Adam Ashe is back to the form that made Vern Cotter pick him from Scotland straight out of club rugby, and it’s been a concerted run free from injury as well as the powers of positive thinking.
The 24-year-old from Alva has started all five games so far for Glasgow this year – two in pre-season, three in the Guinness PRO14 – and is set to play his sixth against Munster in the clash of unbeaten teams at Scotstoun tomorrow night.
It’s been a heavy load for the No 8, but one he’s relishing after two seasons when his career stalled due to recurring injuries.
“I had a period of having a neck injury and shoulder injuries that kept me out, then my foot needed an operation, and then another on my hip,” he recalled. “This year it’s just been the minor the usual bumps and bruises and I was glad to get through a full pre-season considering the robustness and the ability of your body to hold up.
“I don’t feel it much. I feel I have another couple of games in me before the time comes to be rested.
“I am enjoying the style of rugby we are playing and being given the licence to go out and play.
“We have the likes of young Matt Fagerson coming through who is playing some great rugby. He is keeping me on my toes.”

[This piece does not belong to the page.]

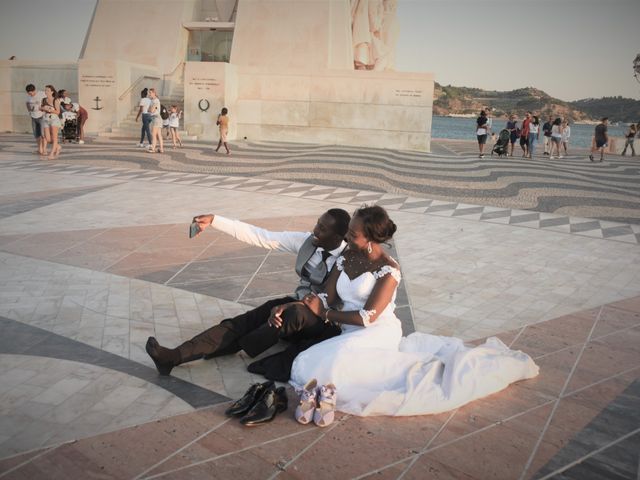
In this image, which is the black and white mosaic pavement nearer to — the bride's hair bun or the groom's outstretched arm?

During his long injury spells Ashe – along with former Warriors clubmate Grayson Hart – studied some psychology which helped him understand how to divest any negative feelings from his actual ability to perform.
“It’s basically that feelings we experience connect to what we are thinking, but they often seem connected to the outside world,” he said. “What I try to understand is where my feelings are actually connected and away from how they relate to the outside world.
“It helped me understand when it comes to rugby it is a long season that regardless of how we are feeling before a game, we are still going to be able to perform.”
And Glasgow have started strongly this season, although like many Ashe feels they haven’t even scraped the surface on what the team is capable of.
“Some of it is new ways of playing that are coming slowly,” he said. “But we’ve shown glimpses in games that we can play some good rugby.
“We have not clicked at all so the fact that we have won three games is brilliant. It speaks a lot for what we have got here and what is going on, so when it does click, it will be exciting.
“There are only small differences. One for me it seems is that from one to 15 we are all ball players. “In the past we maybe had certain players who were playing with the ball and the others were just carriers or whatnot.
“Now everyone is making decisions, everyone is a rugby player. The first try against Cardiff when we had all those forwards putting the ball through the hands was the way we want to play.”
Munster were the Warriors’ bogey team last year, with Glasgow losing both league games and two in the European Cup, although three of them were very close run affairs.
“Munster are a stuffy team, they play hard, they are physical and we know what they bring,” added Ashe. “I guess you could say they are predictable in how they are going to play but they are a hard team to play against, it will take a massive effort, one through 15, to turn them over at the weekend.”